● **Problem description**
Take the lines starting with the line that contains "Which occupies the" and going on through the line that contains "pixel 32 51 <", and give them again with "ranked" changed to "ordered". Leave everything else in those lines the same.

* * * * * * * * *

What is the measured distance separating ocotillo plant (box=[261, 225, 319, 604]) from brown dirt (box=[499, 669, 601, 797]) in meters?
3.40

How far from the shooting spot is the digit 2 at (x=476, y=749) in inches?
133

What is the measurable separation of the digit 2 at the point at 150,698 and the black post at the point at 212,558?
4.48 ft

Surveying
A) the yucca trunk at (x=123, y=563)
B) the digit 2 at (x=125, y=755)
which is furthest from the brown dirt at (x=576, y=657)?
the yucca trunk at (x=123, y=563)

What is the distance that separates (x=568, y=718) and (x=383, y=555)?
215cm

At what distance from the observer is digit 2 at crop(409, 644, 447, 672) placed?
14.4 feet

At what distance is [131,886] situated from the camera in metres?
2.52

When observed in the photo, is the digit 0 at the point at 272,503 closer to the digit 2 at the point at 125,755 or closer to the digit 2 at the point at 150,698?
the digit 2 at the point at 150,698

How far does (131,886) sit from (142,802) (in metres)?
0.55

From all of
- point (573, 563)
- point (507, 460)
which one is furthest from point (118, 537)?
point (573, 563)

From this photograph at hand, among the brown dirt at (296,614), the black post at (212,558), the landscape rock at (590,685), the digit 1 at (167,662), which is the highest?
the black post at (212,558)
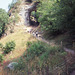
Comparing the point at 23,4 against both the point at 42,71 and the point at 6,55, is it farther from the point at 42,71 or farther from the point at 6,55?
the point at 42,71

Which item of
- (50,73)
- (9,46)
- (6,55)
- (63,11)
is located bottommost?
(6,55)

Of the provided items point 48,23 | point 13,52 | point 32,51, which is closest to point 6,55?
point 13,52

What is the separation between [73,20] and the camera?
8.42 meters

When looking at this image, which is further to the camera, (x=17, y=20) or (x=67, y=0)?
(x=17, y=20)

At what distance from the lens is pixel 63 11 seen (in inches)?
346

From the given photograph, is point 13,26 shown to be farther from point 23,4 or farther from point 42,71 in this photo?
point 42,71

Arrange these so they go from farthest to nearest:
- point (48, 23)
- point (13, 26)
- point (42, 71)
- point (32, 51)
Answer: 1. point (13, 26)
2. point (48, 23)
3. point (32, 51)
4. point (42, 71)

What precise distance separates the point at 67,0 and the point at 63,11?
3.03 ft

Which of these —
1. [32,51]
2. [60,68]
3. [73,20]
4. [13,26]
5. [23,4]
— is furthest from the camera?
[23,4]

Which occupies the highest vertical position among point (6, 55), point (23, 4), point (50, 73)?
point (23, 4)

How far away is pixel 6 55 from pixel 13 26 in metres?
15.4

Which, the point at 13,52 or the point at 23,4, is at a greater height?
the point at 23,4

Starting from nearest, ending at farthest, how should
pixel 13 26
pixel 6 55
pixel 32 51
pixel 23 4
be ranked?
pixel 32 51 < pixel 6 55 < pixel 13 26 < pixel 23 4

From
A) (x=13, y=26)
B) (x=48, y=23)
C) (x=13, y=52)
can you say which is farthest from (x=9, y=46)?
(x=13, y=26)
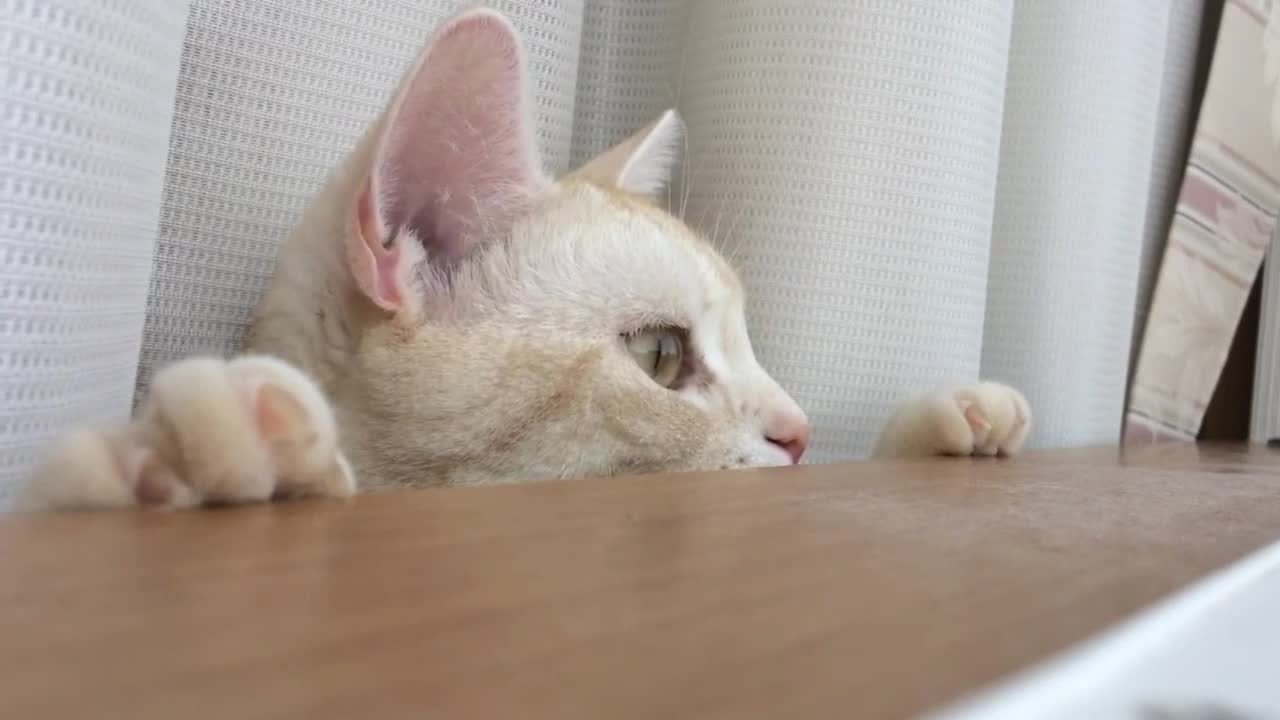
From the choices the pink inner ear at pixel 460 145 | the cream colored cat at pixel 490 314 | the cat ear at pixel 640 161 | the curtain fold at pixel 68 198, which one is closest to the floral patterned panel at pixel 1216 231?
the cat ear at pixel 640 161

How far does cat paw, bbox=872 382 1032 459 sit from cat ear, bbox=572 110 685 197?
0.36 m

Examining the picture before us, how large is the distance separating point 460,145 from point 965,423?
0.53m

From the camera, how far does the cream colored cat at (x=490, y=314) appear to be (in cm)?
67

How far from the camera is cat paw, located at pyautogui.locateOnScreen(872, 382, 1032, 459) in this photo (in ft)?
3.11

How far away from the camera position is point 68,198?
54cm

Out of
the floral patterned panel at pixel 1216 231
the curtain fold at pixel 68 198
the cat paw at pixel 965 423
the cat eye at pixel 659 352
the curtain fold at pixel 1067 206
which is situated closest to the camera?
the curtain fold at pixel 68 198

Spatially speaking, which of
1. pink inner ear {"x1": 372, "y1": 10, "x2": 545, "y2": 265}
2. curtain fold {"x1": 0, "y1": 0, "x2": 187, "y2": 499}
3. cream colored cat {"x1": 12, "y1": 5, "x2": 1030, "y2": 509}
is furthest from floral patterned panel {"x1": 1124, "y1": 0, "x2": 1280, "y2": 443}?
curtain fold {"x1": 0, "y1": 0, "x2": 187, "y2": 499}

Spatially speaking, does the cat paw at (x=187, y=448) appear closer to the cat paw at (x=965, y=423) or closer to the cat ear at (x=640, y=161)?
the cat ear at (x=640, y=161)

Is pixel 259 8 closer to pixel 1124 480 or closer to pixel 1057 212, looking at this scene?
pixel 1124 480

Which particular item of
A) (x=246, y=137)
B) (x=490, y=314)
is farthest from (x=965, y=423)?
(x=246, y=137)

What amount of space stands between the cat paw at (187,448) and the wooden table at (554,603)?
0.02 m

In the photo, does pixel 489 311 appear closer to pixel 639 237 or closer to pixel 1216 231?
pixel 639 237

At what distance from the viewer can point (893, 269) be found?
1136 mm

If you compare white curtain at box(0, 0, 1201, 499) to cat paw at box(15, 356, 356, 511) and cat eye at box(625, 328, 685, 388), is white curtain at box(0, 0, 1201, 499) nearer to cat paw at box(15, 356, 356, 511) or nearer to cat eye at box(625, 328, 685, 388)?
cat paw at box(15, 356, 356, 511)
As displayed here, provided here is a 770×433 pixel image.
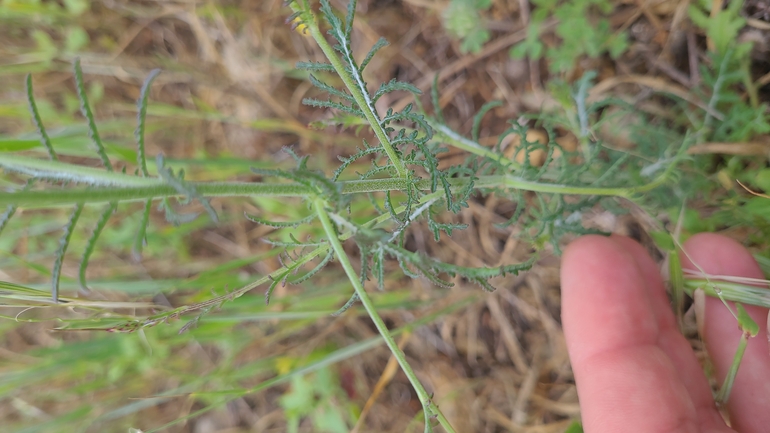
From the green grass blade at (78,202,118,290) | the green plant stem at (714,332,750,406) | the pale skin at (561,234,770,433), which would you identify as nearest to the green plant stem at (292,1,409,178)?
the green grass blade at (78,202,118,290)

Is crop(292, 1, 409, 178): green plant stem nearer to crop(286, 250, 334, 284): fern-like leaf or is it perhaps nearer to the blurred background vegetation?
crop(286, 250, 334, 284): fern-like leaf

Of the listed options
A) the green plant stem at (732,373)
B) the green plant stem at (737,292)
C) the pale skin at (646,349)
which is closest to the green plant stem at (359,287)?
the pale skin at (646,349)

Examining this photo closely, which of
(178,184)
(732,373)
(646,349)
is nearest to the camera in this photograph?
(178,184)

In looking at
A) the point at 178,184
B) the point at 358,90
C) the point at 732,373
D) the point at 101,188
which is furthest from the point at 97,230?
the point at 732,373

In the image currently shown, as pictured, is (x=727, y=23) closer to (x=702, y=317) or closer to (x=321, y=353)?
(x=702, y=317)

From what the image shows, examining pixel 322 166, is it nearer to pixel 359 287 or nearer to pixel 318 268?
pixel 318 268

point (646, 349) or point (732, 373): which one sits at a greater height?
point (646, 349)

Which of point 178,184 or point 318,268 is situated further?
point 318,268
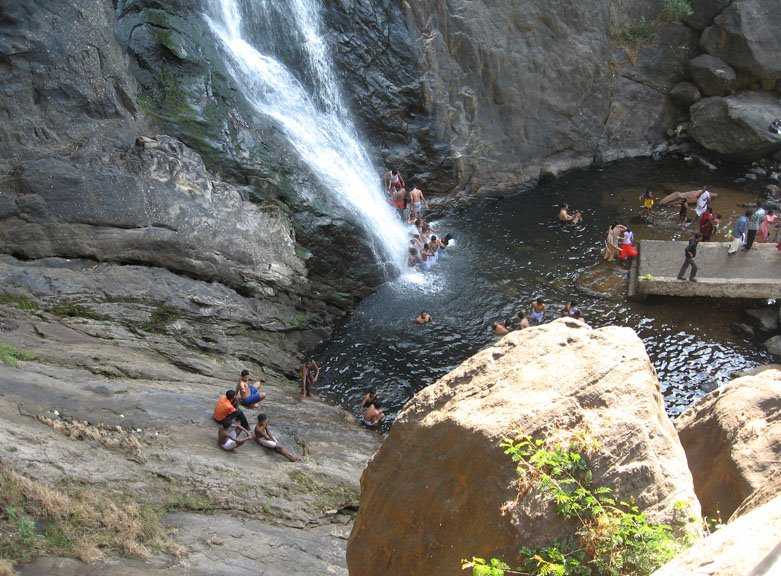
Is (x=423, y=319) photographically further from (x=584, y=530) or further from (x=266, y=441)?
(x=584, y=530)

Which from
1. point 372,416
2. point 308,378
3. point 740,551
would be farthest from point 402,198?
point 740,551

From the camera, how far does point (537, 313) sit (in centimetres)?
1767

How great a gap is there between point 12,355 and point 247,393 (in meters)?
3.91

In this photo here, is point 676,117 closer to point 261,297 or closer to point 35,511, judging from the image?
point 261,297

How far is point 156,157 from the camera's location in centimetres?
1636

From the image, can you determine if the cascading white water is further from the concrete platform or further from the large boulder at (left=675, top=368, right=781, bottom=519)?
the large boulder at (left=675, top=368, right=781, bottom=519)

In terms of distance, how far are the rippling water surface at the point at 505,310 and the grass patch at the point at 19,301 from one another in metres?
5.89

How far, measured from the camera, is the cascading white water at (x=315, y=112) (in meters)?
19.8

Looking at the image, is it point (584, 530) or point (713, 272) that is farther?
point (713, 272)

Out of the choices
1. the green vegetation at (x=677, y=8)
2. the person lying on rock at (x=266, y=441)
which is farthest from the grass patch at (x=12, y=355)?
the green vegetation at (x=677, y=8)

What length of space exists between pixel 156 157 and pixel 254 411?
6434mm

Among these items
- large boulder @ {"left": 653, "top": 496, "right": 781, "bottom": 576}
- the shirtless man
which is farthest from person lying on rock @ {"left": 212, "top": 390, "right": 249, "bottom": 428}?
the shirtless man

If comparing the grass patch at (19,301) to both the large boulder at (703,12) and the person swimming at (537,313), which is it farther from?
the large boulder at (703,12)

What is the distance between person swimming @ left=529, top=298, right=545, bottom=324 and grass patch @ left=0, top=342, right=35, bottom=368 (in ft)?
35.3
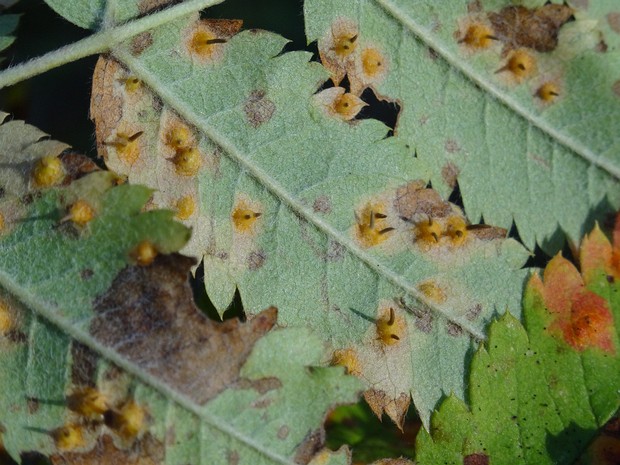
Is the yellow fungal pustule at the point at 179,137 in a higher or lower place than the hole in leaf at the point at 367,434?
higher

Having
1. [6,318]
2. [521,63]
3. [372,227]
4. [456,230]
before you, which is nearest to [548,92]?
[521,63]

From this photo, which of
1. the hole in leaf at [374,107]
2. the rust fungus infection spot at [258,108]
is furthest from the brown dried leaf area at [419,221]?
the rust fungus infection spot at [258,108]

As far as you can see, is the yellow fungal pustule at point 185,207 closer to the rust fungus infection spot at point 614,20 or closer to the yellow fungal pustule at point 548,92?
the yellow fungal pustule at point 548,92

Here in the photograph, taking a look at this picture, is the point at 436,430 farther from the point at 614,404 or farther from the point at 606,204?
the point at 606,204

* * * * * * * * *

● **Complete answer**
Which occupies the highest vertical position among point (6, 55), point (23, 4), point (50, 73)?
point (23, 4)

How far away is pixel 6 55 from pixel 13 26 in metres?
15.4

Which, the point at 13,52 or the point at 23,4, is at a greater height?
the point at 23,4

Starting from nearest, ending at farthest, how should
pixel 13 26
pixel 6 55
pixel 32 51
pixel 23 4
be ordered?
pixel 32 51 < pixel 6 55 < pixel 13 26 < pixel 23 4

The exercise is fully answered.